## Article
····················

Pour bon nombre de pays et de collectivités, la fête nationale rime avec réjouissances, harmonie, répit.  La France fête son 14 juillet dans tous les coins du monde qui gardent contact avec la culture française.  Des deux côtés de l'Atlantique, la Saint-Patrick fait déferler dans les rues une marée verte et des trèfles souriants.  Les Américains célèbrent leur 4 juillet comme le jour où la terre a surgi du big bang.  Au Québec, la fête de la saint Jean cherche ses marques d'année en année.

On remarquera, en effet, la géométrie variable qui, au Québec, s'applique à la fête nationale.  Une année, c'est une procession.  L'année suivante, un feu de joie.  Un 24 juin privilégie la fête sur la montagne, un autre les prudentes petites célébrations décentralisées.  Cette année, tant à Québec qu'à Montréal, la bonne humeur était pourtant au rendez-vous.  Des centaines de milliers de personnes, jeunes et moins jeunes, de l'école Vigneault et Forestier ou baignées de décibels cosmopolites, ont chanté, dansé, applaudi.  Toujours portés au vampirisme, les journalistes ont quand même pris soin, avant, pendant et après la célébration, de signaler que la police de la Communauté urbaine de Montréal avait mobilisé 800 hommes au cas où, que toutes les précautions avaient été prises à Québec, que, jusqu'à maintenant, tout se déroulait sans incident majeur.  Comme si la nouvelle, dans le moderne journalisme de l'agenda setting, n'était plus ce qui s'est produit, mais ce qui, d'après le spéculateur médiatique, pourrait peut-être se produire.  Comme si, au lieu de raconter l'événement, il fallait extrapoler, envisager, jongler, bref jouer les brillants devins.  Comme si, en l'absence d'incident, une compensation heureuse était d'évoquer les incidents imaginés.  Si, après tout, le pire se produit, le journaliste pourra dire qu'il l'avait prédit.  Si rien ne se produit, le journaliste oubliera qu'il a substitué ses états d'âme à l'information.

Autour de la fête, d'autres vampires se manifestent.  Au premier rang, les brasseurs.  Il faut, en effet, comme dans tous les Munich ou les Rio du monde, baigner le carnaval dans un liquide populaire.  Brel le reconnaissait qui affirmait que ça sent la bière de Londres à Berlin.  Que la fête nationale des Québécois fasse grand usage du houblon ou du maïs (transgénique ou pas), voilà qui n'a donc rien de scandaleux ou d'étonnant.  Il est triste, bien sûr, que les lieux de la fête aient besoin le lendemain de centaines d'éboueurs, mais ils étaient des milliers à Paris à nettoyer après la fête du faux bogue de l'an 2000.  Jusque-là, rien de très civique, mais rien d'anormal.

····················

## Consigne
Dans l'article sur la fête nationale, relevez toutes les formes que la fête du Québec a prises selon les années.

····················

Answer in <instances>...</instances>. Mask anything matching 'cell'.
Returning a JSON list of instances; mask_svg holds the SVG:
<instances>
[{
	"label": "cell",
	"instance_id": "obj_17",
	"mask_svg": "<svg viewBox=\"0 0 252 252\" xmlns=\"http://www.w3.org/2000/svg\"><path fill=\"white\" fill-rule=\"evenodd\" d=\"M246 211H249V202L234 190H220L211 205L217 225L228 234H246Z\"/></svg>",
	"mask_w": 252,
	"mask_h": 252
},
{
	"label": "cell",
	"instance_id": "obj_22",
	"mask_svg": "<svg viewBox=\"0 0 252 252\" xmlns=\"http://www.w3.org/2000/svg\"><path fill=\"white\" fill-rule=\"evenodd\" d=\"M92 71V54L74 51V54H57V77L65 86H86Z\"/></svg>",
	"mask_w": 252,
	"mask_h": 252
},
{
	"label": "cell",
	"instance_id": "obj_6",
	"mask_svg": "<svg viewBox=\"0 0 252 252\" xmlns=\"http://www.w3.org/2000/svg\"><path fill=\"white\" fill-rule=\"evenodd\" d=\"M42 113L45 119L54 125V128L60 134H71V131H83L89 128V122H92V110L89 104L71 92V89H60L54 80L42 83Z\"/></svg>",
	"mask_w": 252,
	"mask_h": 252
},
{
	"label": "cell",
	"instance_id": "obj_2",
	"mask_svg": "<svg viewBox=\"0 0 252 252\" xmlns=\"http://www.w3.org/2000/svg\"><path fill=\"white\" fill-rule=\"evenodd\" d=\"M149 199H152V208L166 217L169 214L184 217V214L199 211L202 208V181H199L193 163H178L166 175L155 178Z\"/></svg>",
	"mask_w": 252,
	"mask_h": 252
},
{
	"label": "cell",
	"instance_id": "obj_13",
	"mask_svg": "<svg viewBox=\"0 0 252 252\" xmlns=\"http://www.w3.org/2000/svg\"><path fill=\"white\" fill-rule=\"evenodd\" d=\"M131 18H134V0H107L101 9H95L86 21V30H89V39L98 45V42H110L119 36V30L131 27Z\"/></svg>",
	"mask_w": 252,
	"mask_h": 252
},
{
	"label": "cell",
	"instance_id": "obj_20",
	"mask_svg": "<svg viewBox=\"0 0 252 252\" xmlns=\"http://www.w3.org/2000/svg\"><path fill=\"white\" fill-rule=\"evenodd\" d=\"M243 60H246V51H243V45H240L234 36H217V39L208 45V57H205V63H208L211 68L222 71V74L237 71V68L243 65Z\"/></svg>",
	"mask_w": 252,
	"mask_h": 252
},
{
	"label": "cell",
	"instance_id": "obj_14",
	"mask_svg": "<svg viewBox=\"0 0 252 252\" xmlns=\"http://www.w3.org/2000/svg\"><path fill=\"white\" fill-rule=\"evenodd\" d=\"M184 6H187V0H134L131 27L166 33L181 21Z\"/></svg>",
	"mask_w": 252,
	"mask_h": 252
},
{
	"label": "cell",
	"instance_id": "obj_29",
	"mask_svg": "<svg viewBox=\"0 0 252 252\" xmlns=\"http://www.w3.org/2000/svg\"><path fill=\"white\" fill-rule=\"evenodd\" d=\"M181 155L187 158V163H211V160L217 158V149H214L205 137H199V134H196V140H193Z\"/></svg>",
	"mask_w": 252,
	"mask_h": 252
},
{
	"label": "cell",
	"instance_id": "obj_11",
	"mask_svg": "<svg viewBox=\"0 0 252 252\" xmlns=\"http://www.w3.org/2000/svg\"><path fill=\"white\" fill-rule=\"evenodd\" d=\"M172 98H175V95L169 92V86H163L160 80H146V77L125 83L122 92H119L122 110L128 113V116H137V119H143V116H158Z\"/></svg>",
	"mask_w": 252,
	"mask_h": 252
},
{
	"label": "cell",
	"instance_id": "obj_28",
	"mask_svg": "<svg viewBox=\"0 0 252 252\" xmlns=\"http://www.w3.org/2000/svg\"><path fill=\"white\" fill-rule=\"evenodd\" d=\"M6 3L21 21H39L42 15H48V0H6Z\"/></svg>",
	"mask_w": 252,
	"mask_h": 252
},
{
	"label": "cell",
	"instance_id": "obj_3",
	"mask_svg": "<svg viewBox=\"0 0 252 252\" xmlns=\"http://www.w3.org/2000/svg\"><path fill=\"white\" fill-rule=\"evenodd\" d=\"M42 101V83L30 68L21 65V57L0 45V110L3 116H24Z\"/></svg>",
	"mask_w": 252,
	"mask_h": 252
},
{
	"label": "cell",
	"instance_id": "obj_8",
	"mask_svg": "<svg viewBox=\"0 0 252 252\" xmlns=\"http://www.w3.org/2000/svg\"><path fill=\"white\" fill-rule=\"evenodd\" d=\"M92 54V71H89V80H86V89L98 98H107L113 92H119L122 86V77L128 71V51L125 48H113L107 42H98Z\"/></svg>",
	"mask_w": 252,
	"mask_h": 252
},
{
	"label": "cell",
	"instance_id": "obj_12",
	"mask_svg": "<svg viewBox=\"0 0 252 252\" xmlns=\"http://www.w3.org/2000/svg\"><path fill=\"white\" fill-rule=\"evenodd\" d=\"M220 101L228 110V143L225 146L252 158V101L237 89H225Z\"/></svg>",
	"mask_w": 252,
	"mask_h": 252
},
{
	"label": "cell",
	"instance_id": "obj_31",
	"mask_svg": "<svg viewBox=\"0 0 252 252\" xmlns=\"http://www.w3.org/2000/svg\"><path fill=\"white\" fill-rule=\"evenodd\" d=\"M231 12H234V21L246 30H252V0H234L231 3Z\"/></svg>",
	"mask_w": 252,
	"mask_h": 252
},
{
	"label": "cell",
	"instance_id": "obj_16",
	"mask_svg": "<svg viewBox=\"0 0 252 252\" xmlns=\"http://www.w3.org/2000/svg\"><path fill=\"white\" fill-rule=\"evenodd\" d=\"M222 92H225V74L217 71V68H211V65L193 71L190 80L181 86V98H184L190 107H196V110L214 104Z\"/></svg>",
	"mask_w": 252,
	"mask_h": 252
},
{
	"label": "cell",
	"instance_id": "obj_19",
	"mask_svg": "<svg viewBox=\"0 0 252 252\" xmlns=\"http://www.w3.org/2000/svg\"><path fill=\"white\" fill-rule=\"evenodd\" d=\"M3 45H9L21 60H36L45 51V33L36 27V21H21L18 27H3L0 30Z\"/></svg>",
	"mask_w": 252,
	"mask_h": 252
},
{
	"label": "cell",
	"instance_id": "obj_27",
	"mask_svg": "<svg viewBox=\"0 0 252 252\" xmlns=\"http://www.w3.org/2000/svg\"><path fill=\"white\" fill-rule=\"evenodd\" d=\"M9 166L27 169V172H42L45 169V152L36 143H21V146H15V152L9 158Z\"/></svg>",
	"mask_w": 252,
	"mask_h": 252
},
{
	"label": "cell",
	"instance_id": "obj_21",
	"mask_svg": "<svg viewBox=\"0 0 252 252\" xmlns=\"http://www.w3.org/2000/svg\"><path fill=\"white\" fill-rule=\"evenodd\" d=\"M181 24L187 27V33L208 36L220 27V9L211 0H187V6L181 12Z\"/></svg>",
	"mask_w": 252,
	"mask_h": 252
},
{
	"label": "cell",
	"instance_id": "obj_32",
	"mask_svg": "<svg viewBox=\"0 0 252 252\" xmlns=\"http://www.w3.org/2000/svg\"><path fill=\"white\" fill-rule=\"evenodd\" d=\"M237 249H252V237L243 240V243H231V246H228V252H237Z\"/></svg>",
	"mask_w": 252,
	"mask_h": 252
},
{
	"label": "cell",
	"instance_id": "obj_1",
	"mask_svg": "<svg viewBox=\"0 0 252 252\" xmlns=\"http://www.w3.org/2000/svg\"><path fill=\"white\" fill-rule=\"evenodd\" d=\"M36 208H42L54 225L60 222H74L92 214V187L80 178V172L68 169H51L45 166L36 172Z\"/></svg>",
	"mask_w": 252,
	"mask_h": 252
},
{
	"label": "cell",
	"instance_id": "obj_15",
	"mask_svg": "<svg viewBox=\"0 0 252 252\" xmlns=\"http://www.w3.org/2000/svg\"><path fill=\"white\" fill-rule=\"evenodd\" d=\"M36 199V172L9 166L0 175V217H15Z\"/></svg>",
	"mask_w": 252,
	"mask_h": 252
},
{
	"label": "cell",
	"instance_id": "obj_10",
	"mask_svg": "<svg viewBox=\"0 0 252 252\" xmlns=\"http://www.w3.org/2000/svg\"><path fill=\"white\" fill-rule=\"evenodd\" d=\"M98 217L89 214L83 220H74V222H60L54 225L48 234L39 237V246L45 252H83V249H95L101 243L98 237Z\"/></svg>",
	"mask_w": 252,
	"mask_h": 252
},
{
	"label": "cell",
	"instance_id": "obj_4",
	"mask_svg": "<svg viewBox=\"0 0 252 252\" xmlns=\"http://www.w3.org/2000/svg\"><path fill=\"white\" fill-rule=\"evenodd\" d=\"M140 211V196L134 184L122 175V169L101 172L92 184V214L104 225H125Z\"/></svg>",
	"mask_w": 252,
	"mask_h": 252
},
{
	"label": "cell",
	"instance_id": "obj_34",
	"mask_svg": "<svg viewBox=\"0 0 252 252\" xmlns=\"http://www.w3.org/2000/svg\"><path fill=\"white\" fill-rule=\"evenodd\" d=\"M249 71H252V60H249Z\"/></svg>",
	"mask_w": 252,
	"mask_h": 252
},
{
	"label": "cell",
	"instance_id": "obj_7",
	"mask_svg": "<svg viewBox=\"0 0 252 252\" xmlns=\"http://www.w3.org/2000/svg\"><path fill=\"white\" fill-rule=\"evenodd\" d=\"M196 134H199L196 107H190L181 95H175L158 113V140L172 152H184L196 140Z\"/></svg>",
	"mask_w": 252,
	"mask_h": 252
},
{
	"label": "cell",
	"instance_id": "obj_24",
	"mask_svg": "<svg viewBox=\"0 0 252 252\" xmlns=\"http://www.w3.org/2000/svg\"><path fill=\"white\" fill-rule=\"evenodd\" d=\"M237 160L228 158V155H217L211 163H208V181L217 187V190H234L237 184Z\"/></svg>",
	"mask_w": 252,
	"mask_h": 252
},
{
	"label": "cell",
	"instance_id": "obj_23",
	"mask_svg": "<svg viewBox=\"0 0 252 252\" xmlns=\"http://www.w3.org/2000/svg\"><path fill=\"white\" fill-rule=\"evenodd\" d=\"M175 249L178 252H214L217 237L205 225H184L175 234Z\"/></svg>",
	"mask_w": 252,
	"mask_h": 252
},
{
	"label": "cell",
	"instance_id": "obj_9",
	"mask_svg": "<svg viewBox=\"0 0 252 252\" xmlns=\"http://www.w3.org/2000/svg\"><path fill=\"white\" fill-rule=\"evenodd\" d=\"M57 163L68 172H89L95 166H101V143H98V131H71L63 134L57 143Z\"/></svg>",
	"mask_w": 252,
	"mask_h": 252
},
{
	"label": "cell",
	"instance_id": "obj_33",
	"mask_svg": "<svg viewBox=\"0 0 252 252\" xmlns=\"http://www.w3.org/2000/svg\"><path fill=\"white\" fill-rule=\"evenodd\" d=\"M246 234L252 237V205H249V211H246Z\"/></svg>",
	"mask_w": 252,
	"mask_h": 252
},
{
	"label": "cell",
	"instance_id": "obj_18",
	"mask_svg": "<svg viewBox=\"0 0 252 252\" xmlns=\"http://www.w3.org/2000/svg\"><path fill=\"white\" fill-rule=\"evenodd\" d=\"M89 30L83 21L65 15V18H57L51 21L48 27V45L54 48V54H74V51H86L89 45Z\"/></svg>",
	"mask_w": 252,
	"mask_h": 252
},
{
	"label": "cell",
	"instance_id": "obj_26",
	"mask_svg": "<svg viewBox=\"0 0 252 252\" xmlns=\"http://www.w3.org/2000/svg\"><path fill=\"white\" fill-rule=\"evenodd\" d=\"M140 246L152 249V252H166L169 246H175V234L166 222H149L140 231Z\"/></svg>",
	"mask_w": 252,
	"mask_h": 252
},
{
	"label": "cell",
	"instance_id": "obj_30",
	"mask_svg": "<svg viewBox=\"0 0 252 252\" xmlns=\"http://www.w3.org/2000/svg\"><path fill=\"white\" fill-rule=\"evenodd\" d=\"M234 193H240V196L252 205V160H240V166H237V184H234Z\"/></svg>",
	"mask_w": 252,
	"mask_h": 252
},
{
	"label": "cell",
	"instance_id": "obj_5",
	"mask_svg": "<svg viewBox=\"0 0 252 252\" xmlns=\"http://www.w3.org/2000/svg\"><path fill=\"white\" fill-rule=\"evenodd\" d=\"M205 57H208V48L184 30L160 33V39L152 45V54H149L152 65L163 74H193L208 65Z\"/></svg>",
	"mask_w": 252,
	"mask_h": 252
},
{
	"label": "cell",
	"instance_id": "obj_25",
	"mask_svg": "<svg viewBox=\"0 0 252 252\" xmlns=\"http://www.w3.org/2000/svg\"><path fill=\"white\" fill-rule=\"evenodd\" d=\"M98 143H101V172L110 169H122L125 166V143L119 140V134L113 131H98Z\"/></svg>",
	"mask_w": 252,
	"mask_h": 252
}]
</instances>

····················

## Réponse
- une procession
- un feu de joie
- la fête sur la montagne
- les prudentes petites célébrations décentralisées